What Is Neuralink? Why Does Elon Musk Plan To Put Chip In Human Brain?

On Thursday, Musk, who also runs Tesla, SpaceX, and Twitter, announced that a wireless device developed by his Brain Chip interfaces start-up will be ready for human trials in six months
Neuralink Elon Musk
Neuralink Elon Musk

Last year, Elon Musk’s company Neuralink shared a video of a monkey playing ping pong with its mind. A few days later, Musk tweeted that this technology could be tested in humans and can possibly cure brain diseases like Alzheimer’s and Parkinson’s. 

On Thursday, Musk, who also runs Tesla, SpaceX, and Twitter, announced that a wireless device developed by his Brain Chip interfaces start-up will be ready for human trials in six months. 

With this, Musk hopes to implant the coin-sized computing brain implant into human patients, he revealed at an event held at the company’s California headquarter. 

“We think probably in about six months, we should be able to have a Neuralink installed in a human,” Musk said at the event.

Besides, Musk said its company is also working on two major products – it’s developing implants that can go into the spinal cord and potentially restore movement in someone suffering from paralysis. And it has an ocular implant meant to improve or restore human vision.

What Is Neuralink?

Musk founded Neuralink, the Brain Control Interfaces startup six years ago. The company is building technology that could be embedded in a person's brain, where it could both record brain activity and potentially stimulate it.

It has been working on a chip that can be implanted in the human brain and linked to a computer. This chip will monitor and potentially stimulate brain activity.

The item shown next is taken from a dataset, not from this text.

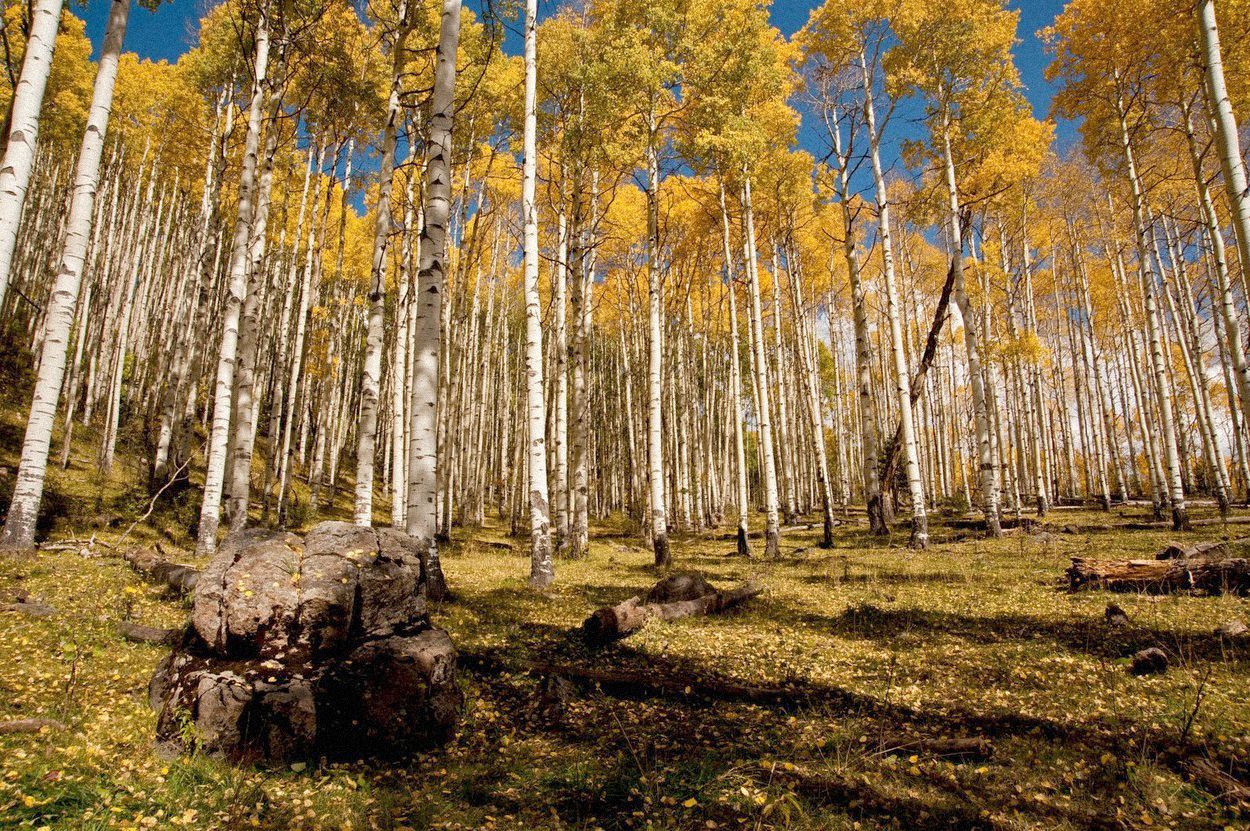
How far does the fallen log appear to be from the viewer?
698 centimetres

The chip Neuralink is developing is about the size of a coin, and would be surgically inserted into the brain using robotics by neurosurgeons. 

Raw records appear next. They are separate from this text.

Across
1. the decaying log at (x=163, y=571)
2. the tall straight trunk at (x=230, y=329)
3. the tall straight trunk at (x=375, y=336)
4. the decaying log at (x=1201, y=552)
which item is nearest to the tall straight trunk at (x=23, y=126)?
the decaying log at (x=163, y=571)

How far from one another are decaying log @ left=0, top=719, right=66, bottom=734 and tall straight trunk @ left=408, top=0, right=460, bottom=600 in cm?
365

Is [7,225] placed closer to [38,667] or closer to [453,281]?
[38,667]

In this procedure, a chipset called the link is implanted in the skull. It has a number of insulated wires connected from the electrodes that are used in the process. 

This device can then be used to operate smartphones and computers. Neuralink has in recent years been conducting tests on animals as it seeks approval from the US Food and Drug Administration (FDA) to begin clinical trials in people.

"We want to be extremely careful and certain that it will work well before putting a device into a human," Musk said.

How Neuralink Can Be Useful?

Neuralink can be used as a connection between the human brain and technology. This means that people with paralysis can easily operate their phones and computer directly with their brains. 

The chipset wires will be able to both monitor brain activity and electrically stimulate the brain. 

"We've already got a monkey with a wireless implant in their skull, and the tiny wires, who can play video games using his mind," Musk said during a long and wide-ranging interview on Clubhouse.

Improved neural interface technology like Neuralink could be used to better study and treat severe neurological conditions such as Parkinson's and Alzheimer's. Musk in 2019 said Neuralink could in the future "solve a lot of brain-related diseases," 

Controversy Around Neuralink

While Musk’s company has been testing its chip on monkeys, it was last year that it was 
accused of subjecting its monkeys to illegal mistreatment and extreme suffering during chip implant tests.

According to a Business Insider report, an animal-rights group submitted an official complaint to the US Department of Agriculture where they claimed that monkeys experience "extreme suffering as a result of inadequate animal care and the highly invasive experimental head implants during the experiments."

The group also claimed that out of 23 monkeys owned by Neuralink, only seven survived the tests and were transferred to a Neuralink facility in 2020, while 15 died. 

However, Neuralink said only eight were euthanised, the report said.

Earlier in April 2021, the company released a video that showed a monkey, which has a Neuralink chip placed in its head, playing the video game called 'Pong' on a computer.